Android phones were affected by a bug which allowed hackers to transfer malware through NFC beaming. Google patched this Android bug last month but devices are still at risk as NFC beaming is turned on by default.
Android phones which have NFC enabled use this to transfer large files with the Android Beam file transfer feature. Android Beam will automatically copy files when two NFC-enabled devices are in close proximity. Although enabled by default, this feature notifies users of the files being copied on their smartphones.
Android Beam lets users copy APK files as well but with the usual Google prompt of installing apps from unknown sources.
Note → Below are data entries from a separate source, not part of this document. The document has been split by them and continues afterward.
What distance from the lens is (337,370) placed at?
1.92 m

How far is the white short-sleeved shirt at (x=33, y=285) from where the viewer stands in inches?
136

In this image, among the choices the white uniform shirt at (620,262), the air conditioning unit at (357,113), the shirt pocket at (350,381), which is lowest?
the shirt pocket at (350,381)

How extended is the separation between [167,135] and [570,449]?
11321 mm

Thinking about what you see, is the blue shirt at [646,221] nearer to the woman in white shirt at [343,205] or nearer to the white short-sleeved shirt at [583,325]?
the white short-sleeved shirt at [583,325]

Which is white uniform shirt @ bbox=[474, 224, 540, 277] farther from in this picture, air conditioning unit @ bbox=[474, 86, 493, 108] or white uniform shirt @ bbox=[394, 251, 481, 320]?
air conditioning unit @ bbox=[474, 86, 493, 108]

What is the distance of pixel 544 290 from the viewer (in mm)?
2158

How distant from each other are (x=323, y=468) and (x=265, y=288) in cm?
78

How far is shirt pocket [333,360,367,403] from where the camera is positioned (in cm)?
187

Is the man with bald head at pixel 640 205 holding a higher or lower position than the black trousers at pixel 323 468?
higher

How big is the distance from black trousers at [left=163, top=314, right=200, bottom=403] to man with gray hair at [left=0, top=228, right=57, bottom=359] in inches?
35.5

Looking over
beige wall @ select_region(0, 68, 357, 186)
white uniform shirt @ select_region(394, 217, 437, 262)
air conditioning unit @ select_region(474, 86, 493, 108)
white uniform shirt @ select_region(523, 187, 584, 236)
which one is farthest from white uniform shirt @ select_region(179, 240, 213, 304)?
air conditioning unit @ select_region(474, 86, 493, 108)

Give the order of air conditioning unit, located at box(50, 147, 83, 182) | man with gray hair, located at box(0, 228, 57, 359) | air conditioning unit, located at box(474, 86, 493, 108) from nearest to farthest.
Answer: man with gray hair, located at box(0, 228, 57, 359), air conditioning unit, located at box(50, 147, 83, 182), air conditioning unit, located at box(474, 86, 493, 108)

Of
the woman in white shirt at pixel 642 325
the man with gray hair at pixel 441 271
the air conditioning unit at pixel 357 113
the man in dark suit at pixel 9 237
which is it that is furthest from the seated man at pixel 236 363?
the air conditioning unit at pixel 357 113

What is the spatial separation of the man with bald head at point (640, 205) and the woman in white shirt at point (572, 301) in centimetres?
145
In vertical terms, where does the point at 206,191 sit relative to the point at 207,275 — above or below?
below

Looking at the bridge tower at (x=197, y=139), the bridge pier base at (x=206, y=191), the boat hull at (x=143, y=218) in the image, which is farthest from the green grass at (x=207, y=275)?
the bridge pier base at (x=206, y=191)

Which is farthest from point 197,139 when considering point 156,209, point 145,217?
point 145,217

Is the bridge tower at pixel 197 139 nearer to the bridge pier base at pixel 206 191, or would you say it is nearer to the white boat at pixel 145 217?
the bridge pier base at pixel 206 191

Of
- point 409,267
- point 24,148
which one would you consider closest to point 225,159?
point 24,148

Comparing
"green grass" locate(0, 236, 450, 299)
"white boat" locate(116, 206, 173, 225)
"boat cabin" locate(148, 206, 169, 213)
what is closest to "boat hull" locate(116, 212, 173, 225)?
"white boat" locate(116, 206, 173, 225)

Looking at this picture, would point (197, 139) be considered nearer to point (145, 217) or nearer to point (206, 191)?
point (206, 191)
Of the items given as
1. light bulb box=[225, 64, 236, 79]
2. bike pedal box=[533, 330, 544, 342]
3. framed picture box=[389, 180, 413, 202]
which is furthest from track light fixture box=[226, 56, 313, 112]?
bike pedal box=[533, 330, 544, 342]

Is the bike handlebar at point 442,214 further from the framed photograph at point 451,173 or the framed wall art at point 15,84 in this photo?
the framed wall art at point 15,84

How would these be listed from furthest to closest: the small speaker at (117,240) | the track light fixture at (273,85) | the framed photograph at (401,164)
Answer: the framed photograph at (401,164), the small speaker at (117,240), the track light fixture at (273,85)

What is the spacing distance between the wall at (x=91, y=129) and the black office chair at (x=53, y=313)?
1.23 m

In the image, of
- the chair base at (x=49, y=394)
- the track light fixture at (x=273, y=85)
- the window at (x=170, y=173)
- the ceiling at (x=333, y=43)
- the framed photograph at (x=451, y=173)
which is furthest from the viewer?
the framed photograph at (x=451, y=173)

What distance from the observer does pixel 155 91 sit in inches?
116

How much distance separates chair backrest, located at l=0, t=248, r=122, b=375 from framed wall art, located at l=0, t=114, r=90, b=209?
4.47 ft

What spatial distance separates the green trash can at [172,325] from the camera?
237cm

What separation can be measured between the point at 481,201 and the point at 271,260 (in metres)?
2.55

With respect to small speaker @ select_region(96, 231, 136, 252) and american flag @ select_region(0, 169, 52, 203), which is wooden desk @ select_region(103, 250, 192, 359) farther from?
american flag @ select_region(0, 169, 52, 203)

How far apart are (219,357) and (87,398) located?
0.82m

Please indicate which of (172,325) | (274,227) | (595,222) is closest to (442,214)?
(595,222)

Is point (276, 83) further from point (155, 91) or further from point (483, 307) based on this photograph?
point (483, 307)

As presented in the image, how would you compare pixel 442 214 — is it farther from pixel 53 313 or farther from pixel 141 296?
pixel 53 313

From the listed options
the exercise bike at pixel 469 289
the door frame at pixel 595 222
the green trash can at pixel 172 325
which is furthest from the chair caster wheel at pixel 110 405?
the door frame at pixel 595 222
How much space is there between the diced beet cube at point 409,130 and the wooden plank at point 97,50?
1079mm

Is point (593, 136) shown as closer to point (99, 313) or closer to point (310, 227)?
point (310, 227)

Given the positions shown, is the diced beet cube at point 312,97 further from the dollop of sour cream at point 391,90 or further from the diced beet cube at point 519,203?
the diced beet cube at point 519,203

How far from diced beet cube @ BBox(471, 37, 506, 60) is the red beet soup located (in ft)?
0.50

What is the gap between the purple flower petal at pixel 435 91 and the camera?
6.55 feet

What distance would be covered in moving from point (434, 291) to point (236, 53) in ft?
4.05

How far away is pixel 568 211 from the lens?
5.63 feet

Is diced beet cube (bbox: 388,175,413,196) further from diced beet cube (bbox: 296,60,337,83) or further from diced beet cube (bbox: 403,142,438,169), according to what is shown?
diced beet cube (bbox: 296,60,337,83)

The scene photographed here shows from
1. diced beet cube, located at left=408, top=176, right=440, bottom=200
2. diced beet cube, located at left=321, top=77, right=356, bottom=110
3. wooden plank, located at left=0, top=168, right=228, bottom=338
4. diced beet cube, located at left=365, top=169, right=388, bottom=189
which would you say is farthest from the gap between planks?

Users are warned of the APK file transfer along with the unknown sources alert. This bug however bypassed the warning message and showed only the normal notification for transferring files. Discovered by security researcher Y. Shafranovich (via ZDNet), this bug affected devices running on Android 8 Oreo and above.
Google lists this CVE-2019-2173 vulnerability as the most severe one in its October 2019 security update. Google explains that this vulnerability “could enable a local malicious application to bypass user interaction requirements in order to gain access to additional permissions”.
Google has patched this bug with the October 2019 security update. Users who have an NFC-enabled device should download and install the latest security update. While Google usually rolls out security updates for Pixel devices, other brands also roll out their own versions of security updates. If you haven’t received the security update you can turn off Android Beam under NFC on your phone.